Я тоже его жду. Жду и жду…
И никто никогда не говорил мне о нём. Только то, что я случайно слышала из разговоров взрослых. В голове от этого было много вопросов. Но я НИКОГДА не задавала их ни маме, ни бабушке. Я думала: если они со мной не говорят о папе, то и я с ними не должна о нём говорить. Это было – табу. Я это остро чувствовала: НЕЛЬЗЯ.
Ответы приходилось искать самой, без помощи мамы и бабушки. Иногда ответы приходили только спустя много лет, или даже десятилетий…
Последняя зима на Философской.
Жарко натопленная комната. Бабушка лежит на своей высокой кровати. Она больна. У неё воспаление лёгких. Её хотели положить в больницу, но бабушка отказалась. Потому что не с кем оставить меня, ведь мама – в Оренбурге.
Я сама лечу бабушку. Она говорит: «Ты мой маленький доктор!» Я ставлю ей по вечерам горчичники. Мне четыре с половиной года, я уже большая. Правда, чтобы поставить на бабушкину спину горчичники, я влезаю на стул – по-другому мне не дотянуться. Бабушка научила меня пользоваться часами – ведь я должна следить, сколько времени лежат на ней горчичники…
. Ещё я растираю бабушку скипидаром и накутываю её тёплым большим платком. Даю ей перед сном чай со смальцем. Такое жирное питьё, чтобы её не мучил ночью кашель.
Плохо, что бабушка болеет. Но хорошо то, что я в это время не хожу в детсад, меня некому водить. Хотя я дорогу знаю, но надо много раз переходить трамвайные пути, и бабушка не решается отпустить меня одну.
Продукты нам покупает соседка тётя Ира, она же приносит из аптеки горчичники. Она же кормит нас обедом. Правда, бабушка почти ничего не ест, она только пьёт свой жирный чай. Бабушка говорит: «Хорошо жить с соседями. Соседи не дадут пропасть. Вот чтобы мы с тобой делали, если бы жили в отдельной квартире?» – «Не знаю, бабушка. А как это – в отдельной?»

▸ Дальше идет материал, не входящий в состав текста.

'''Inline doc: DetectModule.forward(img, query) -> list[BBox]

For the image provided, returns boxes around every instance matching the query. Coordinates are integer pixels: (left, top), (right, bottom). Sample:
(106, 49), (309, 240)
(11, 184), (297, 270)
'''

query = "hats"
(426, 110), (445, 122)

Я действительно не представляю, как это – в отдельной? И бабушка начинает рассказывать мне, как они до войны жили в отдельной квартире. Без соседей. Мне это странно. Не представляю: вот, я выхожу на кухню, а там нет тихого, маленького дяди Тоси, который, так же, как и я, любит сидеть по вечерам у печки и смотреть на огоньки, которые сыплются в поддувало… Я приношу свою скамеечку и пристраиваюсь рядышком. От дяди Тоси пахнет папиросами «Беломор-канал», рядом с ним тихо и спокойно, он мне как дедушка, он добрый. Дядя Тося почти всегда молчит, да и я не болтушка, мы можем сколько угодно сидеть рядом молча, и нам хорошо… А тётя Ира большая и шумная, может громко ругаться, но она тоже добрая, всегда поможет. У них две дочки. К старшей, Томе, иногда по вечерам приходят друзья, и они устраивают на нашей кухне танцы – в маленьком промежутке между печкой и вешалкой. На остывшей печке стоит красивый патефон, и играет чудная пластинка – вальс «Амурские волны»…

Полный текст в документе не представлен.